You can save a lot of money not buying the latest most expensive car and still get from A to B satisfactorily.

If we did this with military hardware, we could still be seen as pulling our weight with our allies because we would be taking stuff off their hands that they no longer need.

Even with the so-called fifth generation strike fighter, the smarter thing to do would not to have signed on at the beginning when it was still a fantasy on a designer’s desk.

Instead of salivating at the prospect of a new toy and signing on to the equivalent of a lending shark’s hire-purchase contract, we should have waited until a couple of years after first production.

This Budget should provide a lesson to the military to get smaller, smarter and effective at things we need closer to home. We have spent far too much blood and treasure slavishly following America in matters military over the past 60 years.

DOT DOT DOT

As it happens, Treasurer Wayne Swan’s tomahawk attack on defence has enabled him to apply better economic theory to the Australian economy. Wayne might get the best of both worlds. He has achieved an on-paper surplus, thus satisfying a political necessity, and has also provided an expansionary Budget, which is what good economics demands.

Good economic theory says governments should run deficits when the economy is doing badly to stimulate demand and get the economy moving again. And in boom times governments should run surpluses to hold back inflation and avoid asset bubbles.

We have known this since the 1950s. The trouble has been that governments have been too busy buying votes in the boom times and not running surpluses. Then the virtue of surpluses is seen too late and applied precisely when they should not be – like now, both here and in Europe.

The Howard Government sensibly ran surpluses in the boom, perhaps not big enough, but big enough to allow the Rudd Government to run a couple of deficits when tough times came.

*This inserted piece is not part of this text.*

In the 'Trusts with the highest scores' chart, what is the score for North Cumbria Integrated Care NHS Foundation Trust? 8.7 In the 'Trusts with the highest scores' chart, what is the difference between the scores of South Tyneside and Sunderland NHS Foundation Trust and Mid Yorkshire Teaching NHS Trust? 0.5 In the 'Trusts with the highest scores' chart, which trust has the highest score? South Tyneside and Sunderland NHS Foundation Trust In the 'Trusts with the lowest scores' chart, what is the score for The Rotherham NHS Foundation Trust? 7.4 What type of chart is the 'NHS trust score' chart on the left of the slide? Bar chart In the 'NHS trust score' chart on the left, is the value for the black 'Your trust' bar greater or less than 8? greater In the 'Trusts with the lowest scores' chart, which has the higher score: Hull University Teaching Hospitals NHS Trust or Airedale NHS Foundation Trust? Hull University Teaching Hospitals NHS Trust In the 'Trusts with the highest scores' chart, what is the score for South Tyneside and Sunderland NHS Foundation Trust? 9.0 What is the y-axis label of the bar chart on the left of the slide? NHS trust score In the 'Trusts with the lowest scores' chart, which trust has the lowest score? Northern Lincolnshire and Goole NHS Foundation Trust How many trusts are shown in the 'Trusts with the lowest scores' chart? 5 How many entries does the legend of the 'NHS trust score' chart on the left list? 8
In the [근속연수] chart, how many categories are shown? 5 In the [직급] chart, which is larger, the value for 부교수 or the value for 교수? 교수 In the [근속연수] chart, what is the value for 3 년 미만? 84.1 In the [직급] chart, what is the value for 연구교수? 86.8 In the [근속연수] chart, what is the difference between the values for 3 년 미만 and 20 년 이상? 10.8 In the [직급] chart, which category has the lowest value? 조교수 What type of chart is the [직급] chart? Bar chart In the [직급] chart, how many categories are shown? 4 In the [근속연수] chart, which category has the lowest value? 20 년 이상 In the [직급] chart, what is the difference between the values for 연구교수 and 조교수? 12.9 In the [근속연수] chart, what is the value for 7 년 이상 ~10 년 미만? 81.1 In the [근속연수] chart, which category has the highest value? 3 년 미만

But classic Keynesian economics is not just down to surplus in boom, deficit in bust. The nature of the surplus or boom is also important. You need expansionary spending in a bust and contractionary revenue-taking in a boom.

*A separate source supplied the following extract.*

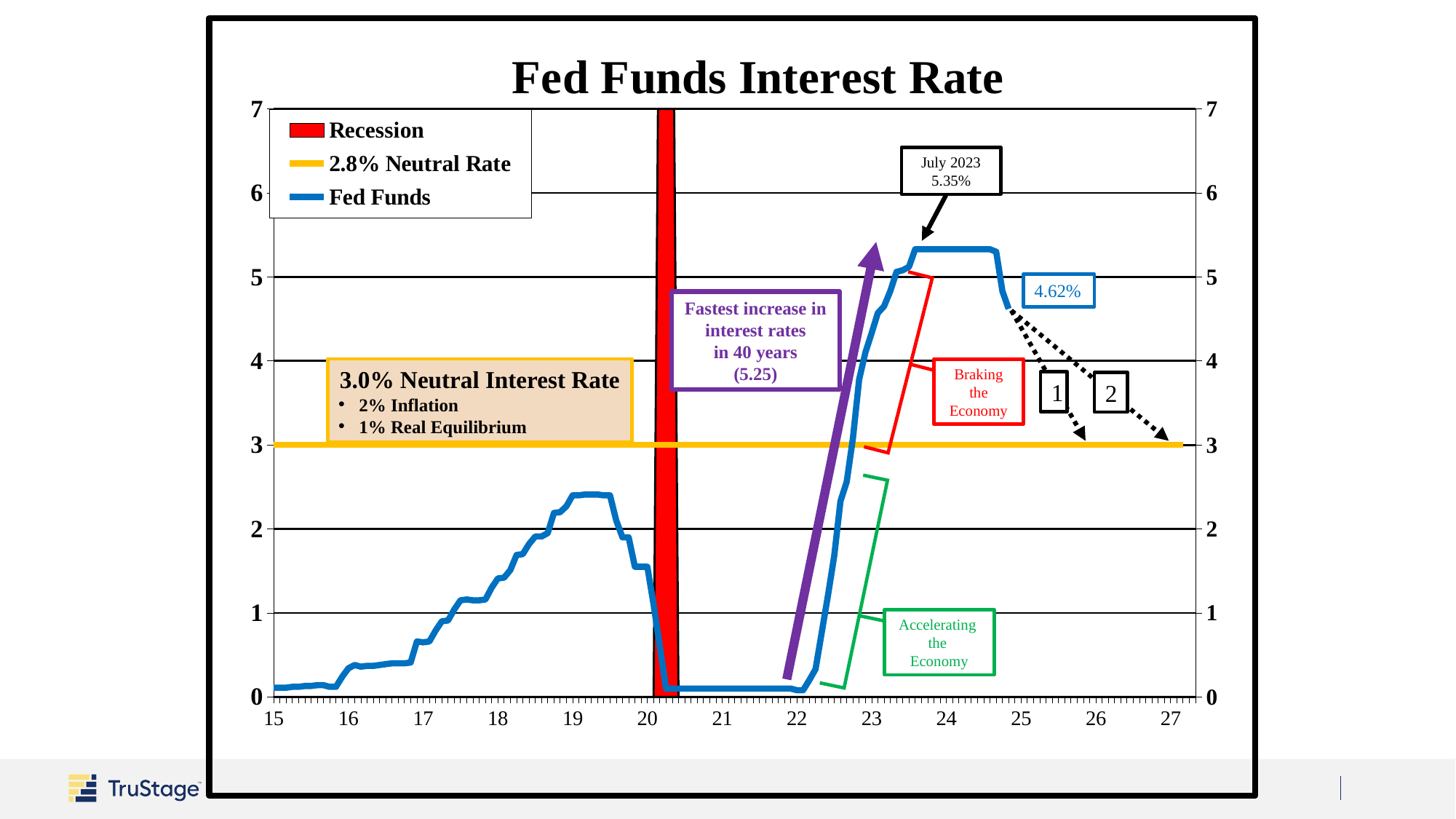
Is the Fed Funds rate at the start of 2021 greater or less than 1? less What does the red shaded area on the chart represent? Recession Is the Fed Funds rate at the start of 2017 greater or less than 1? less How many series does the legend list? 3 What is the title of the chart? Fed Funds Interest Rate Is the Fed Funds rate at the start of 2024 greater or less than 5? greater How many year labels are shown on the x axis? 13 What kind of chart is shown on the slide? line chart Does the Fed Funds line rise or fall between 22 and 23 on the x axis? rise What Fed Funds rate is labelled for July 2023? 5.35% What value is shown in the blue annotation box near year 25? 4.62% What neutral rate value is given in the legend? 2.8%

This is what Swan has done. Maybe not for the right reason, but his surplus is in fact expansionary. He has diverted non-expansionary spending on military hardware and converted it to expansionary spending on welfare and middle-income tax cuts.

He probably has not done enough of it to be fully effective for most Keynesians, but his hands were tied.

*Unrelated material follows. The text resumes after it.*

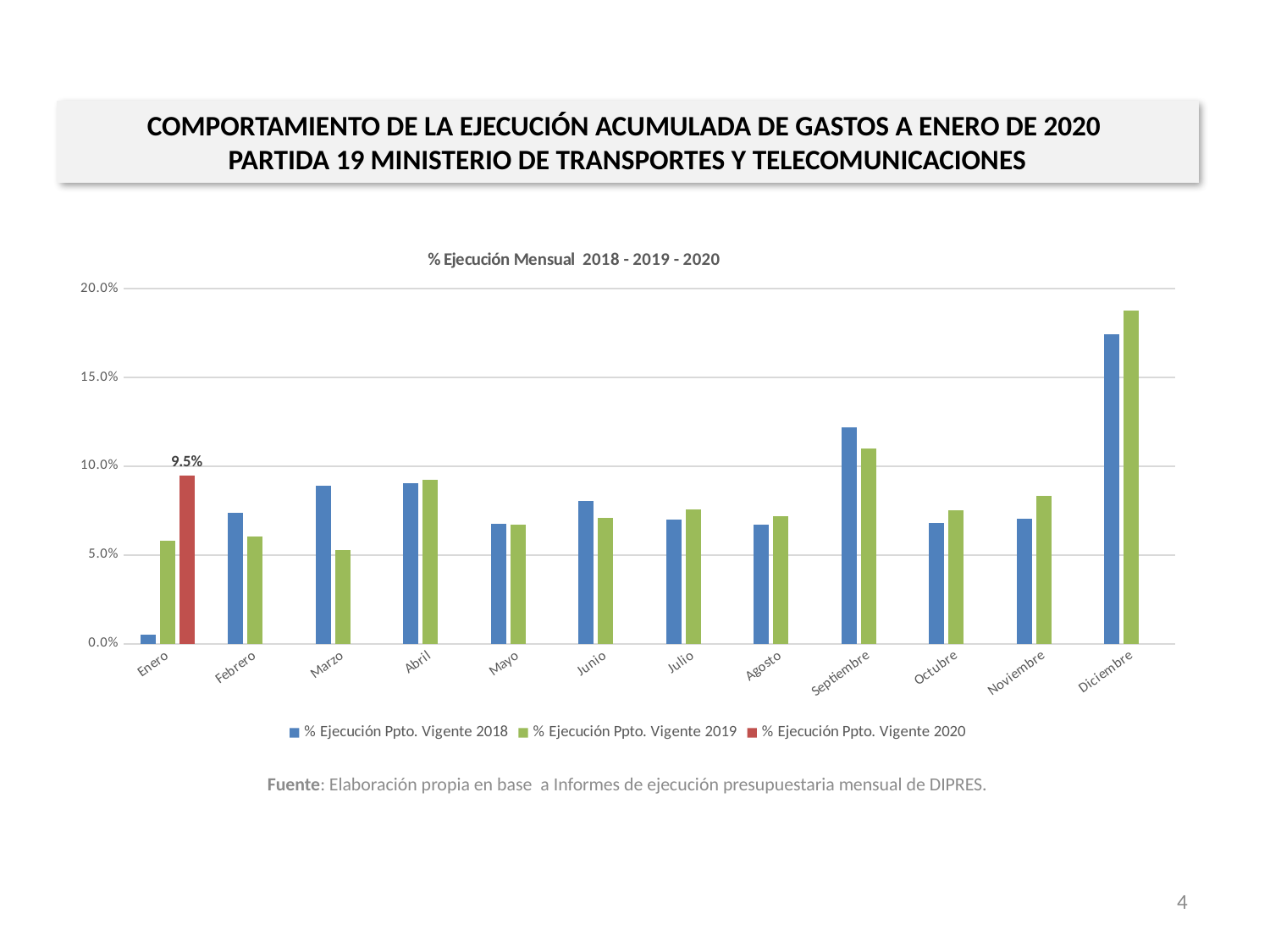
In Septiembre, which is larger: the 2018 value or the 2019 value? 2018 How many months are shown on the x axis? 12 Is the value for % Ejecución Ppto. Vigente 2018 in Enero greater or less than 5.0%? less Is the value for % Ejecución Ppto. Vigente 2019 in Diciembre greater or less than 15.0%? greater In which month is the % Ejecución Ppto. Vigente 2019 value highest? Diciembre What is the title of the chart? % Ejecución Mensual 2018 - 2019 - 2020 What kind of chart is shown on the slide? Bar chart What is the value for % Ejecución Ppto. Vigente 2020 in Enero? 9.5% In Marzo, which is larger: the 2018 value or the 2019 value? 2018 In which month is the % Ejecución Ppto. Vigente 2018 value highest? Diciembre How many series does the legend list? 3 In which month is the % Ejecución Ppto. Vigente 2018 value lowest? Enero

Since Milton Friedman, Thatcher, Reagan and Malcolm Fraser, the Australian populace has been duped into believing that public finance must work like household finance: savings (a surplus) or at least balanced books are good. Deficit is bad. So any government running a deficit must be a poor economic manager.

If Swan had not produced a balanced Budget he would have been branded a poor economic manager. Faced with that imperative, he at least made it a mildly expansionary balanced Budget – except for in Canberra.

In doing so he did what politics demanded. He hit the rich who either never vote Labor or if they do are conscience voters not driven by how a government taxes them. He ignored the very poor who will vote Labor anyway. And he gave bucks to the undeserving middle classes whose vote makes and unmakes governments.

DOT DOT DOT

The Australian Rugby League Commission has neatly turned Voltaire on his head.

Its message to Canberra Raiders coach Don Furner was: “We may agree with what you say, but we will prosecute and fine you and declare you have no right to say it.”

To be honest, I don’t care two hoots about rugby league, but I do care about freedom of speech.

Furner, by the way, had the temerity to suggest the referees were biased against Canberra and backed it up with an analysis of their decisions.

Free speech improves the world. The debate of ideas, the interpretation of facts, and the postulation of what might have been challenge those in power.

But the big business which calls itself sport wants to maintain the façade that refereeing is perfect; that competition is fair; that the players can be looked up to; and that teams have a geographic base which should command loyalty.
CRISPIN HULL
This article first appeared in The Canberra Times on 12 May 2012.